**DATA EXTRACT**.
===============
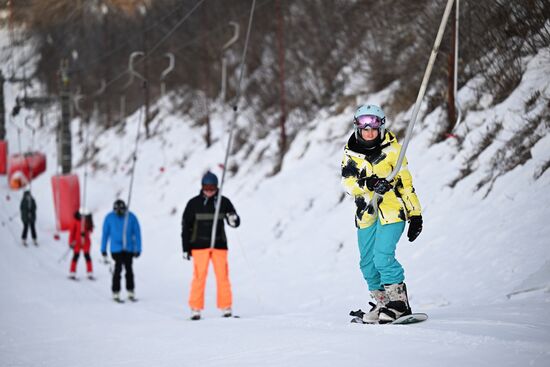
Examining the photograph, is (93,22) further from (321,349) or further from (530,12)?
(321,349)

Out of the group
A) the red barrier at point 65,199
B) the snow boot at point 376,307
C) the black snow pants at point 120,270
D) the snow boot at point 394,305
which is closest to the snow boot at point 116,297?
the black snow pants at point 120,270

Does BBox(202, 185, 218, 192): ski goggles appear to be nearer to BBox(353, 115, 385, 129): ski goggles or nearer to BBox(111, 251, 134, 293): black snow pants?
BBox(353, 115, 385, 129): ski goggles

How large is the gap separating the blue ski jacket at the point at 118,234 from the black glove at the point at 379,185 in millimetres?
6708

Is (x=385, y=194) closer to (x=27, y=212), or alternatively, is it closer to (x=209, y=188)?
===============
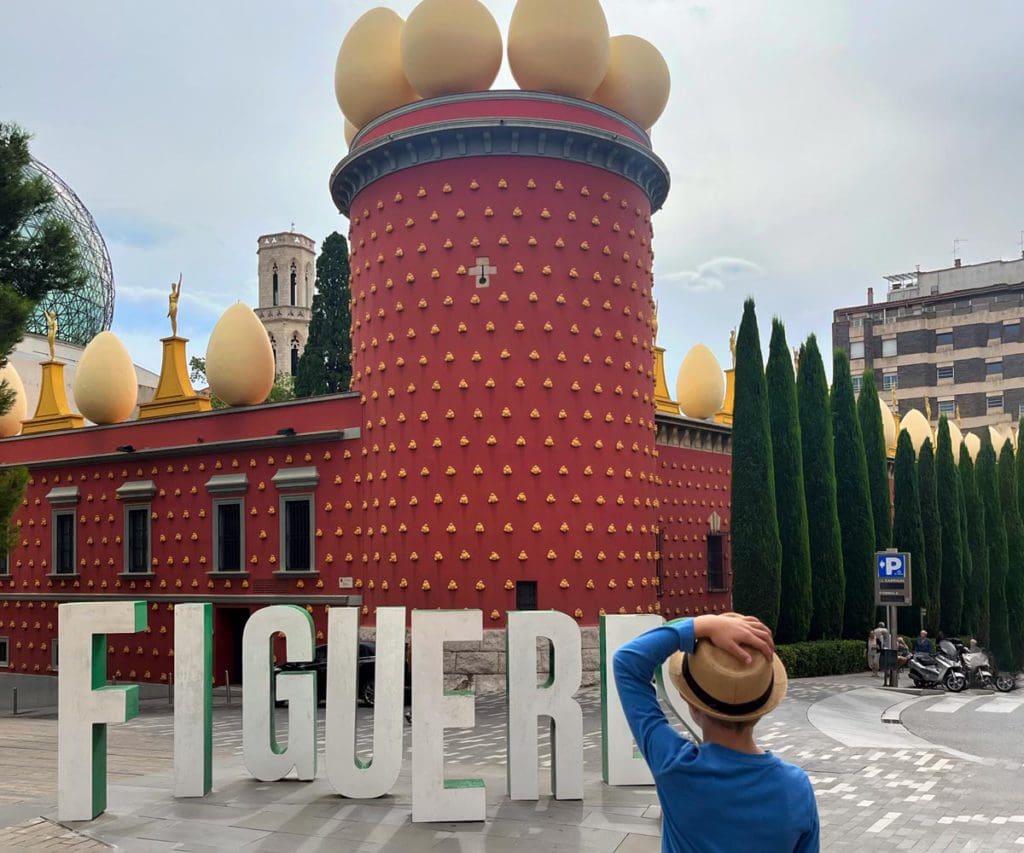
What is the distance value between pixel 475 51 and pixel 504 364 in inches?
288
===============
**REQUIRED WORK**. List each line of the items above that contains the string "goggles". Matching is case-sensitive.

**FULL OUTPUT**.
Does BBox(202, 185, 218, 192): ski goggles appear to be nearer to BBox(353, 115, 385, 129): ski goggles or nearer to BBox(111, 251, 134, 293): black snow pants?
BBox(353, 115, 385, 129): ski goggles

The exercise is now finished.